67.It should be made clear that
the primary public interest in clause 25(2) is the right of individuals
to fair investigative proceedings or personal privacy (paragraph
68.We are content that the draft
Bill should use the term "prejudice" rather than "harm"
but believe that "prejudice" alone is not enough to
justify exempting information from public access. The draft Bill
should be amended wherever "prejudice" is the test for
exemption, to require that disclosure would or would be likely
substantially to prejudice a protected public interest. Clauses
21 (defence), 22 (international relations), 23 (relations within
the United Kingdom), 24 (the economy), 26 (law enforcement), and
28(3) (decision-making) should be amended accordingly (paragraph
69.Clause 36 (power to create
new and retrospective exemptions) should be left out (paragraph
70.Background factual information
should be distinct and separable from policy advice and taken
out of the class exemption for policy advice. Non-policy development
information should be exempt only if disclosure "would substantially
or would be likely substantially to prejudice" the relevant
interests. The test should be an objective one, reviewable by
the Information Commissioner and not by the "qualified person"
(paragraphs 34 & 35).
71.The exemption in clause 37
(effect of disclosure) should be confined to information which
would substantially prejudice national security or defence if
it were to be combined with information reasonably likely to become
accessible to the public (paragraph 37).
72.The exemption in clause 17
for information intended for future publication "at some
future date (whether determined or not)" should be limited
to information to be published on a date determined, or to be
published within three months of the date of the application for
access to the information (paragraph 38).
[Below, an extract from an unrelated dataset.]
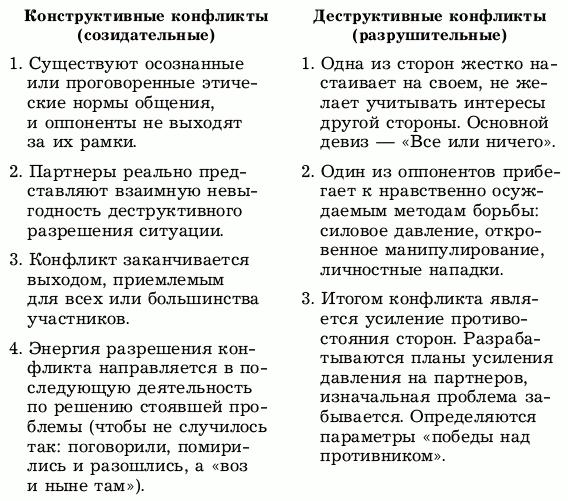 Схема 1.1.3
73.The exemption in clause 18
(security matters) should be replaced by a provision that such
information is exempt only if its disclosure would substantially
or would be likely substantially to prejudice national security
or defence (paragraph 39).
74.It should not be possible for
a public authority to turn non-exempt information into exempt
information in the possession of another public authority simply
by communicating it to that public authority in confidence. The
phrase in clause 32(1)(a) should be amended to read "(but
not including another public authority)" (paragraph 43).
75.As with other exemptions, the
test in clause 34(2) (exemption if disclosure would prejudice
commercial interests) should be whether disclosure would substantially
or would be likely substantially to prejudice commercial interests
76.The draft Bill should provide
for notice to third parties likely to be affected by disclosure,
either because the information is about them or provided by them.
They should also have an opportunity to make representations about
disclosure (paragraph 47).
77.The privilege against self-incrimination
by a public authority (clause 44(7)) should be limited to situations
where the public authority is itself an individual (paragraph
78.A.Power under Part II to refuse
to disclose the existence of information should be confined
to circumstances in which disclosure of such existence would be
likely to cause substantial prejudice to a protected interest
79.There should be a general duty
on public authorities to give reasons for refusing to disclose
information and these reasons should be made public unless their
publication would lead to harm. Even if their publication would
lead to harm, the reasons should be disclosed to the Information
Commissioner (paragraph 51).
80.Applicants should not be required
to give reasons for requesting information. Access is a right,
not a privilege with a "need to know" qualification
81.There should be a maximum period
of 20 working days (not 40 days) within which a public authority
must comply with its duty to provide information, but provision
should be made for appropriate extensions of time with the approval
of the Information Commissioner (paragraph 56).
82.The draft Bill does not need
a purpose clause but the Long Title should be amended by leaving
out the words "make provision about the disclosure of information"
and substituting "facilitate the disclosure of information".
This would clarify the draft Bill's purpose of providing a framework
for transforming the "culture of secrecy" in British
government (paragraph 57).
83.There should be effective training
for officials, with appropriate funding and staff resources to
effect a change of culture and to counter any possible backlog
in dealing with requests for access (paragraph 58).
84.The criticisms we have made
in this report about the shift from an enforceable right of public
access to discretionary disclosure apply also to the release of
historical records. The proposed code of practice on records management
must give clear and robust guidance on best practice, including
the handling of electronic records (paragraphs 59 & 60).
85.It should become the rule that
the pre-legislative scrutiny of any Bill which the government
intends to include in the legislative programme beginning in the
autumn should begin not later than the previous Easter. Joint
committees for pre-legislative scrutiny would be a better use
of Parliament's limited resources (paragraphs 63 & 64).